Wall says that thrift store vintage is different than consignment vintage. She explains that she does a lot of the “weeding out,” whereas in many thrift stores nearly everything that comes in hits the racks.
“Most of the people who shop here don’t do it because they need to — they do it because it’s fun,” says Wall.
“I like consignment shopping — you never know what you’re going to get.”
Roz’s Place
Bridge Street, Northampton
The Bridge Street property that Roz’s Place has occupied since 1980 is narrow, cozy, and deeper than it looks. As a shopper, you can’t just glide airily through this vintage shop. To find the best pieces, you have to plow directly into its center as if it were C.S. Lewis’ magical wardrobe and get lost in the colorful world inside.
This Narnia is packed full of more than half a century of clothing. Racks are densely grouped. Vibrant colors and bold patterns are scrambled together. Standing inside, so thickly surrounded by fashion, feels like exploring the backstage dressing room for a Broadway show about time travel.
Costume pieces stand out, like the top hats and bright pink wigs, but there is just as much flux in the rest of the stock: everything from Hawaiian shirts and swimsuits to lingerie and silk nightgowns.
Denise Miner owns the store with her partner Timothy Saldo. She walks me through the racks to show me what Roz’s Place sells during the winter: mostly leather jackets and knit sweaters from the ’80s. Once it’s warmer, she says, shoppers will stop in looking for skirts, dresses, and jewelry to wear for themed parties and weddings. The Roaring ’20s are big right now, she says.
The store has also been selling a lot of ’90s-style dresses, she says — baby dolls, rompers and long, flowy numbers. She pulls one from the rack. It’s brightly colored, long and replete with shoulder pads. It may not feel like the ’90s was 20 years ago — making it vintage, by Miner’s definition — but those shoulder pads make a pretty solid case for the passage of time.

DATASET ENTRIES:
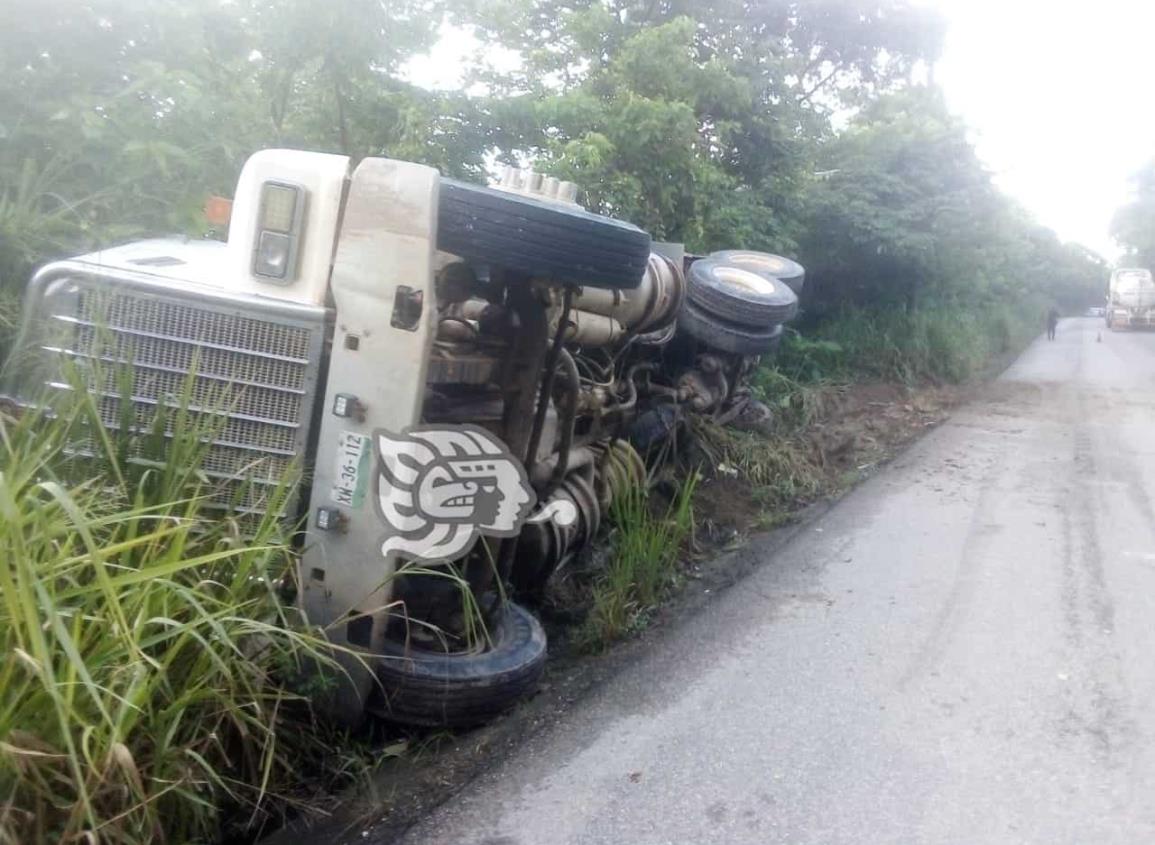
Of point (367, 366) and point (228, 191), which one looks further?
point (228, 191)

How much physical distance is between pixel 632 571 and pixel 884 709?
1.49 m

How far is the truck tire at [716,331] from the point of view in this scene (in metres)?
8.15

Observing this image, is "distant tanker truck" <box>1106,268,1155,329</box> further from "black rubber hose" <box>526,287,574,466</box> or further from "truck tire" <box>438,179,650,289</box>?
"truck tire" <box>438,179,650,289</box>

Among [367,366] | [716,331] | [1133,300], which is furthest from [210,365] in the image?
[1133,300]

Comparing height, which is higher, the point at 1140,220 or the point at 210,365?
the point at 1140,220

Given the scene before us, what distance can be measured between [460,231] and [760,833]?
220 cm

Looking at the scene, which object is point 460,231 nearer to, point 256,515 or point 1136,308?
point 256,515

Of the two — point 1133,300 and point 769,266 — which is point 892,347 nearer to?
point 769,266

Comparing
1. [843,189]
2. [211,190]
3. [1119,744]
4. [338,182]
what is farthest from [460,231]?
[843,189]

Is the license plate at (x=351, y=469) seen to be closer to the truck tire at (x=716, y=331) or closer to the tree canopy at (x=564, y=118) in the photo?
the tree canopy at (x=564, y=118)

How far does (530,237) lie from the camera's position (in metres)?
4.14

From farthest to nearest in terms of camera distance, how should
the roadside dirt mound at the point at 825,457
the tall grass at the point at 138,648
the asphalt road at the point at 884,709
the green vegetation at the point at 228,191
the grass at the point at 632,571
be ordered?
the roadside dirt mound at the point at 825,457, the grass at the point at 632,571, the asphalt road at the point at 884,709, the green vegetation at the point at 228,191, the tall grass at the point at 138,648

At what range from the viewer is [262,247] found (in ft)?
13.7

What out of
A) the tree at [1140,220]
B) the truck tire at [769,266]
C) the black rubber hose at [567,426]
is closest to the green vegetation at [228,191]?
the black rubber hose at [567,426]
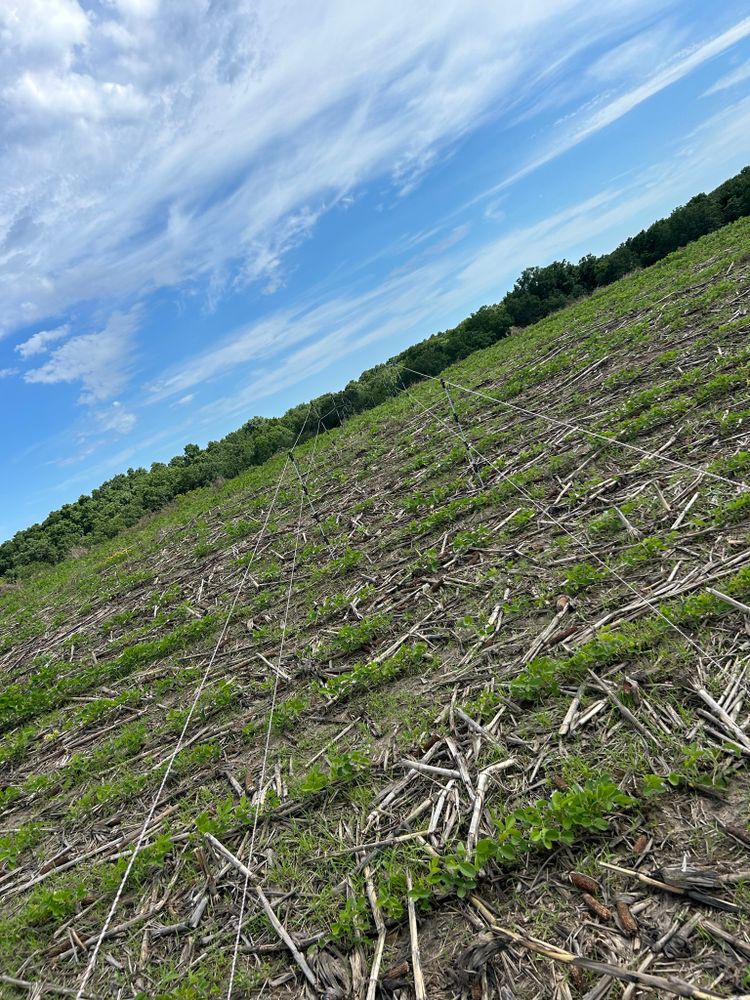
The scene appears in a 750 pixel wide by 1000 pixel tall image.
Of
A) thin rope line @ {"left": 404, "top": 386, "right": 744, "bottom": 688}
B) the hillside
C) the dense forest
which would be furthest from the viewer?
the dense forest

EXERCISE OBJECTIVE: Substitute "wool coats" for "leather jackets" in the vintage shop text, and write out the part starting with "Denise Miner owns" and going on through "now, she says.". The listing has no connection to the vintage shop text.

WRITTEN SOLUTION:
Denise Miner owns the store with her partner Timothy Saldo. She walks me through the racks to show me what Roz’s Place sells during the winter: mostly wool coats and knit sweaters from the ’80s. Once it’s warmer, she says, shoppers will stop in looking for skirts, dresses, and jewelry to wear for themed parties and weddings. The Roaring ’20s are big right now, she says.